European stock markets closed with modest gains on Friday, while the euro rose against the dollar as traders digested Chinese inflation data and the announcement of a stimulus package in Japan.
London's benchmark FTSE 100 index of top companies added 0.33 percent to 6,121.58 points while
Frankfurt's DAX 30 was 0.09 percent higher at 7,715.53 points and the Paris CAC 40 edged up by 0.08 percent to 3,706.02 points.
The market in Madrid rose by by 0.53 percent to 8,664.70 points, while in Milan it gained a modest 0.29 percent to 17,502 points.
"Equity markets have largely endured a sideways session as traders weigh additional stimulus in Japan against CPI numbers out of China that sparked fears of a slowdown in government spending, with European mining and resources stocks weighing heavily on the major indices," said CMC Markets analyst Michael Hewson.
In London, shares in the mining group BHP Billiton slumped by 2.67 percent to 2,075.00 pence, while Tullow Oil shed 3.18 percent to 1,186.00 pence
The European single currency climbed to $1.3353 from $1.3261 in New York on Thursday. Sterling was sharply down against the euro and dollar following poor British manufacturing data, dealers said.
The yen tumbled against rival currencies after Japan's new leaders unveiled a stimulus package worth hundreds of billions of dollars.
The dollar climbed to 89.89 yen at one point in Tokyo -- the highest level since June 2010.
The euro also surged to 119.01 yen in London trading.
On the London Bullion Market, the price of gold fell to $1,657.50 an ounce from $1,675 on Thursday.
ETX Capital analyst Ishaq Siddiqi commented that European equity markets had flipped back and forth during the day but ultimately went "nowhere as investors hold back from taking bold moves ahead of high-profile US fourth quarter earnings next week."
In New York, US stocks were soft in midday trading, held down by disappointing November foreign trade data and signs in Wells Fargo's quarterly earnings that its interest margin had tightened.
The Dow Jones Industrial Average was flat, the broad-based S&P 500 slipped by 0.19 percent, and the Nasdaq Composite was off by 0.17 percent.
US Department of Commerce data showed that the US trade deficit widened sharply in November, posting its highest level in seven months at $48.7 billion amid a jump in consumer-goods imports.
Most Asian stock markets had closed lower earlier in the day but Tokyo hit a 23-month high as the yen sank owing to Japan's stimulus package.
While the yen came under fresh selling pressure after Prime Minister Shinzo Abe outlined his economy-boosting plan, the euro was lifted also by unexpectedly positive comments about the eurozone by European Central Bank head Mario Draghi.
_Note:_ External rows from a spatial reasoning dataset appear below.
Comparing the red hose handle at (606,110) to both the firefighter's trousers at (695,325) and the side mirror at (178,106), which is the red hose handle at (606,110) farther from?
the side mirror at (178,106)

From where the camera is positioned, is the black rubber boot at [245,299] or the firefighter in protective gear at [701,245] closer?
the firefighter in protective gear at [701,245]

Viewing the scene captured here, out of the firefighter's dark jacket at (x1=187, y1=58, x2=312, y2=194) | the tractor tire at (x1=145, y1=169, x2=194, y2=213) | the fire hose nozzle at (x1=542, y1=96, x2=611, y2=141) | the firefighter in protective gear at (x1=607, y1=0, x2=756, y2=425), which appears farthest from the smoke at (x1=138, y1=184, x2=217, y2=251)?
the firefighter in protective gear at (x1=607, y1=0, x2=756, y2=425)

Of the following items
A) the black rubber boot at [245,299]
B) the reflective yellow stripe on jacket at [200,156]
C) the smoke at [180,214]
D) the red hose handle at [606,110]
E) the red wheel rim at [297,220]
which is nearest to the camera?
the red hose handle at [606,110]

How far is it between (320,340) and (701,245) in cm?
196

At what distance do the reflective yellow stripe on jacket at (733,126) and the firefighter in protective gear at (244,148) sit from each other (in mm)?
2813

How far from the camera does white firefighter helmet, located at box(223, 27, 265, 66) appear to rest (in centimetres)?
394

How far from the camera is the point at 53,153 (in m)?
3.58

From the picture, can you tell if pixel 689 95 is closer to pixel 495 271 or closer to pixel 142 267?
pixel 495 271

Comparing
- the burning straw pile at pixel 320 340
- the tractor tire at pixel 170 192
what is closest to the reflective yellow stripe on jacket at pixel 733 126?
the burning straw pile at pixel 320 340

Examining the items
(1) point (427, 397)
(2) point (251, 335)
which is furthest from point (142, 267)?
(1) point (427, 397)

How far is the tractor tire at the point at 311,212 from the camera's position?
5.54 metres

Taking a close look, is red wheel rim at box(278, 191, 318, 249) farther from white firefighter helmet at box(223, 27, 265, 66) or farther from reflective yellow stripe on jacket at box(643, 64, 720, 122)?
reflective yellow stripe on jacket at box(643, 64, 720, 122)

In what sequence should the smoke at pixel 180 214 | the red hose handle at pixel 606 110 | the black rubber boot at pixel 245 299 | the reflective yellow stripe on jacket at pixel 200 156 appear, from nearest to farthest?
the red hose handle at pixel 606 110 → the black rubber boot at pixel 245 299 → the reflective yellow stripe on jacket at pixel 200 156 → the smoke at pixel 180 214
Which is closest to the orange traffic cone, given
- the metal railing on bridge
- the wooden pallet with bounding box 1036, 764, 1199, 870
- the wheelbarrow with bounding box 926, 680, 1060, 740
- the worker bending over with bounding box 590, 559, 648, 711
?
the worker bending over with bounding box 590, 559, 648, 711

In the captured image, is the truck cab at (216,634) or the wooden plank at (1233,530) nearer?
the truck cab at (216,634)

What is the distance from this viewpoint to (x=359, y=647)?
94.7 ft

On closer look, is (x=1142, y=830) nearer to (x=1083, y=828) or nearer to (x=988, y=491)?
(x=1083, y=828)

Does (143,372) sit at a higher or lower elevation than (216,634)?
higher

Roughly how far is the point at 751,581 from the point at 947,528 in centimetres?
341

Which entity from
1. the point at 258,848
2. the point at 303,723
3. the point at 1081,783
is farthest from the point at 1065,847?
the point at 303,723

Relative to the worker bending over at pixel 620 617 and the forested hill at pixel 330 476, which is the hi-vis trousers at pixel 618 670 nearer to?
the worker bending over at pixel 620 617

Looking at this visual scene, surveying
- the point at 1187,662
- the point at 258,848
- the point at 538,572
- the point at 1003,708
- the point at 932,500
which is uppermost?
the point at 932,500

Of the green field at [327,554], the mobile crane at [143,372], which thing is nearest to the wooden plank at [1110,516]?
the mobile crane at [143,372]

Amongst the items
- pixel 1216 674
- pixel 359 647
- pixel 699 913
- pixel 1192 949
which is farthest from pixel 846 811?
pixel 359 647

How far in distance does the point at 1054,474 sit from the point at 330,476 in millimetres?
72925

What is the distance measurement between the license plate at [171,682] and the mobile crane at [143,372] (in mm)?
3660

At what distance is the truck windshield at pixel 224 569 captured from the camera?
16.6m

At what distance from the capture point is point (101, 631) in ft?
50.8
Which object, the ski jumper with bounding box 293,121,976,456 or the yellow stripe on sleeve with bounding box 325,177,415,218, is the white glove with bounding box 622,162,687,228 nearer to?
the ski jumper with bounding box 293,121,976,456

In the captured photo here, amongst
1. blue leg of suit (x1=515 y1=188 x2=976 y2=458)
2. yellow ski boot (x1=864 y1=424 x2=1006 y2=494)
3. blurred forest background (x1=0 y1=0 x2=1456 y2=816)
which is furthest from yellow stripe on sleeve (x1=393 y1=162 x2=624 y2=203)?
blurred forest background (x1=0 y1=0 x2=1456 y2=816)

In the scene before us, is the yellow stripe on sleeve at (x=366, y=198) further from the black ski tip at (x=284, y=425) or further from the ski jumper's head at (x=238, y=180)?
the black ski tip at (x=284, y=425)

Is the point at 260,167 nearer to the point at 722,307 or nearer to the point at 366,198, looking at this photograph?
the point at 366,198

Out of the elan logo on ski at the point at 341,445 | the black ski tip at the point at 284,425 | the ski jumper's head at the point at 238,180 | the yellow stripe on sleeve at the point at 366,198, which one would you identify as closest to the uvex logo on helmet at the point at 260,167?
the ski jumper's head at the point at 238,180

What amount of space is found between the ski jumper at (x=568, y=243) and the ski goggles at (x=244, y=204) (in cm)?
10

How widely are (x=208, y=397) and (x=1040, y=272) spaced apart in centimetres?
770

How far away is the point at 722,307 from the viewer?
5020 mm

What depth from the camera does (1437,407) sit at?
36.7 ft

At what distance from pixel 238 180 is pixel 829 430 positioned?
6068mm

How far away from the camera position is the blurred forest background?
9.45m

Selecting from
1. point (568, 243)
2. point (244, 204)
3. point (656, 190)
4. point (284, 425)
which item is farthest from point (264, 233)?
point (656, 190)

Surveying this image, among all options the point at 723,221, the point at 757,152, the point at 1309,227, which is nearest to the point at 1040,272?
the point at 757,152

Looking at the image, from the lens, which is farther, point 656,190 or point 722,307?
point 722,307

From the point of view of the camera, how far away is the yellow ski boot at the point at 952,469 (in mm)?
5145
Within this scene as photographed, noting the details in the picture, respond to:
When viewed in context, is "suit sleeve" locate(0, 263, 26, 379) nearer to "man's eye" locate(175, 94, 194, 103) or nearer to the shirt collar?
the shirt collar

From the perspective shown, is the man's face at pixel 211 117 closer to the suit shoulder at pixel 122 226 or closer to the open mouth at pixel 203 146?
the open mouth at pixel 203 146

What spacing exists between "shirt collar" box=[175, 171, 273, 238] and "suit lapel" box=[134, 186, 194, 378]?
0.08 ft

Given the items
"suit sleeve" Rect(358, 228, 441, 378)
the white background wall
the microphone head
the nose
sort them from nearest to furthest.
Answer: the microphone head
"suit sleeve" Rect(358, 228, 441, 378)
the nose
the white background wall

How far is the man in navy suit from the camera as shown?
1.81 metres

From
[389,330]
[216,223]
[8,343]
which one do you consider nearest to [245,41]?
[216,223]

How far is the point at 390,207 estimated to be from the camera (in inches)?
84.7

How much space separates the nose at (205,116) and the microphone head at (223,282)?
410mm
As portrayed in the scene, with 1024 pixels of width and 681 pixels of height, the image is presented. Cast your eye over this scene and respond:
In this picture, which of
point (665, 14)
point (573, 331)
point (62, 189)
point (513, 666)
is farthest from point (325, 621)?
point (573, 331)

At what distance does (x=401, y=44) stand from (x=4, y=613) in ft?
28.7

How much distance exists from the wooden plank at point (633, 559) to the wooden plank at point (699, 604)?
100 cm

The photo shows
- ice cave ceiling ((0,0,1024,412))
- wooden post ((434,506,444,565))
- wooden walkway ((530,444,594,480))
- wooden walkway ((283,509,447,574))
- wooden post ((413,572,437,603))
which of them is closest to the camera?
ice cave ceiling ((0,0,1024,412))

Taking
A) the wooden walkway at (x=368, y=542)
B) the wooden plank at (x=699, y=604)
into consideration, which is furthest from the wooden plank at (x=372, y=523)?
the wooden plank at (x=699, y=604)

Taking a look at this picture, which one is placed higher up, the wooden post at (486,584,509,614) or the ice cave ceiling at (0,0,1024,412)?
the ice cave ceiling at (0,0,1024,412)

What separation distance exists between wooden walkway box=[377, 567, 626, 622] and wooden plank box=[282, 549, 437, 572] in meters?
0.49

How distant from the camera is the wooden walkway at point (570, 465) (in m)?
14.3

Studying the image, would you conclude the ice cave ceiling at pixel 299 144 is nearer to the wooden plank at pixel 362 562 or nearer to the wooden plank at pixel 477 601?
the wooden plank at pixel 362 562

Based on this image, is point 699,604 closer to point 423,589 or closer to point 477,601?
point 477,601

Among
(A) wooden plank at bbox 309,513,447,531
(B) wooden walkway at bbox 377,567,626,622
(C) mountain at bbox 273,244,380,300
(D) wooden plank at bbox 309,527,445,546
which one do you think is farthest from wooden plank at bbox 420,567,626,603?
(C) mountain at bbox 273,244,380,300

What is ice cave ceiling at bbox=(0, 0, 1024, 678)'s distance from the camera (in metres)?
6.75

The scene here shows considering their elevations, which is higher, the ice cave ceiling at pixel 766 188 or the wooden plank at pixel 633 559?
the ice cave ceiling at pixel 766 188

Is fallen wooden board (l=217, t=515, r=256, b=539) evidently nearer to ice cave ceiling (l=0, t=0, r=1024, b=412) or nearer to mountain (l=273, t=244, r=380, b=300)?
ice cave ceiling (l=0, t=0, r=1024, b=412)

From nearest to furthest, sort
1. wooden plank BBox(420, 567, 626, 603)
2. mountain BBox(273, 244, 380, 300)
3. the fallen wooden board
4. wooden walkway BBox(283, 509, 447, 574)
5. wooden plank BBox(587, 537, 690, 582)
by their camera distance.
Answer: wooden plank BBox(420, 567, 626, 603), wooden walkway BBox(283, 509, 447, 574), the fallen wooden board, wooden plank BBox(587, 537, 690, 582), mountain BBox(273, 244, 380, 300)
Among a long list of positives, he pointed to lower bond yields, higher stock prices, record-low volatility, strong inflows into the eurozone, a halt of capital flight in peripheral countries and a reduction of the ECB's balance sheet.
"If you look at the overall landscape taking, let's say, a medium-term perspective...you will see a significant improvement in financial market conditions," Draghi said on Thursday after the ECB left eurozone interest rates on hold.
Draghi added that the debt crisis was not yet over, but added that while the overriding fear last year had been one of "contagion" and that the crisis would deepen and spread, there was also "positive contagion when things go well."
Siddiqi remarked that "traders have had to take in a lot of information and it could be said that many are still assessing the implications of the ECBs latest statement."